Exlutena, like all hormonal contraceptives, does not protect against HIV infection (AIDS) or any other sexually transmitted infections. If you need protection against STIs, you should use barrier methods such as condoms in addition to Exlutena.

Contraceptive Pills and Breast Cancer

All women face some risk of developing breast cancer, regardless of whether they use contraceptive pills. Research has found that breast cancer is diagnosed slightly more often in women who use oral contraceptives compared to women of the same age who do not. After stopping the pill, the increased risk gradually decreases, and within 10 years of stopping, the risk returns to the same level as women who have never used the pill.

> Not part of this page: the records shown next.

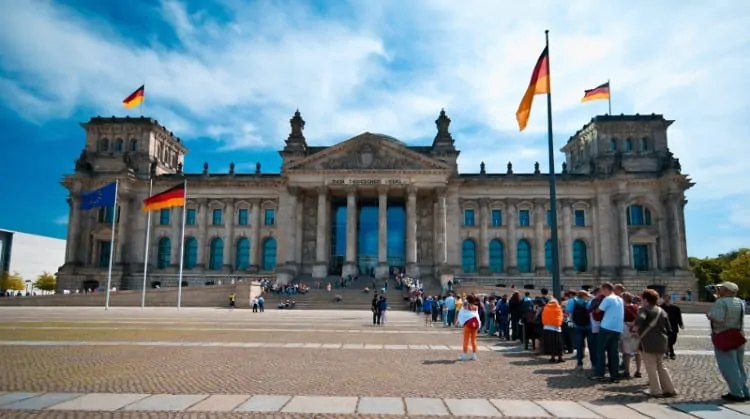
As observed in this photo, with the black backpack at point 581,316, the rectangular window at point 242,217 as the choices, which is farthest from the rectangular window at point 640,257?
the black backpack at point 581,316

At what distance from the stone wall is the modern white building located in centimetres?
5980

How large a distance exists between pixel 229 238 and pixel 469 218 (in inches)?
1195

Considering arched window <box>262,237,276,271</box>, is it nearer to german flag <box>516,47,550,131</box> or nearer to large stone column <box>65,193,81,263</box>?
large stone column <box>65,193,81,263</box>

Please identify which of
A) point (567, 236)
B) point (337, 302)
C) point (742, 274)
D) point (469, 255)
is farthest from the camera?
point (742, 274)

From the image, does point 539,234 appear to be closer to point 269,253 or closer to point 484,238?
point 484,238

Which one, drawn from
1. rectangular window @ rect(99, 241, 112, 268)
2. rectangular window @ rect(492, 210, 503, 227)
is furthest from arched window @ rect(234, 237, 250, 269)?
rectangular window @ rect(492, 210, 503, 227)

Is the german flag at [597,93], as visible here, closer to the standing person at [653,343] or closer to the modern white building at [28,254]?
the standing person at [653,343]

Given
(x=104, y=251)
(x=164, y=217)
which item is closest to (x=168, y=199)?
(x=164, y=217)

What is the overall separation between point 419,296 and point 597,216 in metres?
33.2

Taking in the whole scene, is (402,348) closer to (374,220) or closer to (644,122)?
(374,220)

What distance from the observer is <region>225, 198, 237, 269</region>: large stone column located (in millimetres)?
68875

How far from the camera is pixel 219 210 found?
70125 mm

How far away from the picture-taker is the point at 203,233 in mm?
69375

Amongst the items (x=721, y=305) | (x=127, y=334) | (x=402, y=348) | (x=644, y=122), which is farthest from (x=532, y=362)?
(x=644, y=122)
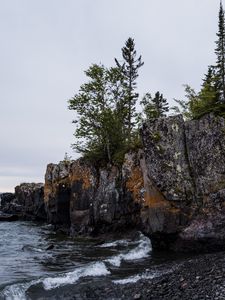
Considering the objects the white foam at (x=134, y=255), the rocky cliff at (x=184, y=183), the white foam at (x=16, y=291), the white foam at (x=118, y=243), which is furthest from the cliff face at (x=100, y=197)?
the white foam at (x=16, y=291)

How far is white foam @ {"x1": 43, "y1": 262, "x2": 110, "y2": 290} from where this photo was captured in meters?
16.5

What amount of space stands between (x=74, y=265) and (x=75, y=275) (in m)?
3.78

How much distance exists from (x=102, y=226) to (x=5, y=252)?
10.3 meters

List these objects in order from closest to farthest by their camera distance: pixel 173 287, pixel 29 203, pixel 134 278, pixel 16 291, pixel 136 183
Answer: pixel 173 287 → pixel 16 291 → pixel 134 278 → pixel 136 183 → pixel 29 203

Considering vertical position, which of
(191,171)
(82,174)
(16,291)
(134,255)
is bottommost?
(16,291)

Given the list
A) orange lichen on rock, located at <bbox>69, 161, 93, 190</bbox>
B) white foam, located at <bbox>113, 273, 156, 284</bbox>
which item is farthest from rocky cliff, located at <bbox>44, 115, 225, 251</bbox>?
orange lichen on rock, located at <bbox>69, 161, 93, 190</bbox>

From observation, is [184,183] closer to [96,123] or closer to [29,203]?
[96,123]

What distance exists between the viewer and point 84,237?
3575 cm

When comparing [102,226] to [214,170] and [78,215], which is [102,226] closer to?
[78,215]

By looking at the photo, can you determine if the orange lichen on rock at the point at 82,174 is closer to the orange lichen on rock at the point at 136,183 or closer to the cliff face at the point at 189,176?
the orange lichen on rock at the point at 136,183

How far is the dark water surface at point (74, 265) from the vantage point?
16.3 m

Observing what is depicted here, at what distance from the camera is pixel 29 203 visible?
234ft

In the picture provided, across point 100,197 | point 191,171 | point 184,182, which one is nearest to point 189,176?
point 191,171

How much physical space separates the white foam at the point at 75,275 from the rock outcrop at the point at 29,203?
47986mm
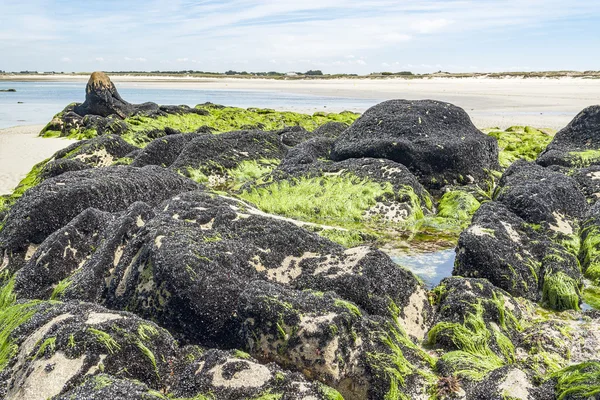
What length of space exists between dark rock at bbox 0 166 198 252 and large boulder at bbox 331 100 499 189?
4047 millimetres

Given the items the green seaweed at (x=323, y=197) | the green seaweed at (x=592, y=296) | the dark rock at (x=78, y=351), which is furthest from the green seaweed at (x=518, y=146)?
the dark rock at (x=78, y=351)

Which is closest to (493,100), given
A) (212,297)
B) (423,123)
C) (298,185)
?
(423,123)

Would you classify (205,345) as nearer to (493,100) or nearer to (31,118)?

Breast cancer is rare in women under 40 years of age, but the risk increases with age. Among 10,000 women who have used oral contraceptives for up to 5 years but stop at age 20, there would be fewer than 1 extra case of breast cancer (in addition to the 4 normally expected). Among 10,000 women who stop at age 30, there would be 5 extra cases (in addition to the 44 normally expected). Among those who stop at age 40, there would be 20 extra cases (in addition to the 160 normally expected).

Breast cancers diagnosed in women who use oral contraceptives tend to be at an earlier, less advanced stage than those found in non-users. It is not known whether this difference is caused by the pills or because pill users tend to have more frequent medical check-ups, leading to earlier detection.

Contraceptive Pills and Thrombosis

Thrombosis is the formation of a blood clot that can block a blood vessel. Deep vein thrombosis (DVT) occurs when a clot forms in the deep veins of the legs. If such a clot breaks free, it can travel to the lungs and cause a pulmonary embolism, which can be life-threatening. DVT is uncommon and can occur regardless of whether you take contraceptive pills. It can also occur during pregnancy.

The risk of thrombosis is considered to be lower with progestogen-only pills like Exlutena compared to combined oral contraceptives that contain oestrogen. This is one of the key reasons why progestogen-only pills may be preferred for women with certain cardiovascular risk factors. Nevertheless, if you notice any signs of thrombosis, you should contact your doctor immediately.

Ovarian Cysts

Small, fluid-filled cysts (known as functional ovarian cysts) can develop on the ovaries when using progestogen-only pills. These cysts are usually harmless and disappear on their own without treatment. Occasionally, they may cause lower abdominal pain. In very rare cases, more significant complications can arise that require medical attention.

Mental Health

Some women using hormonal contraceptives, including Exlutena, have reported depressed mood or depression. Depression can be serious and may sometimes lead to suicidal thoughts. If you experience mood changes or symptoms of depression, contact your doctor for advice as soon as possible.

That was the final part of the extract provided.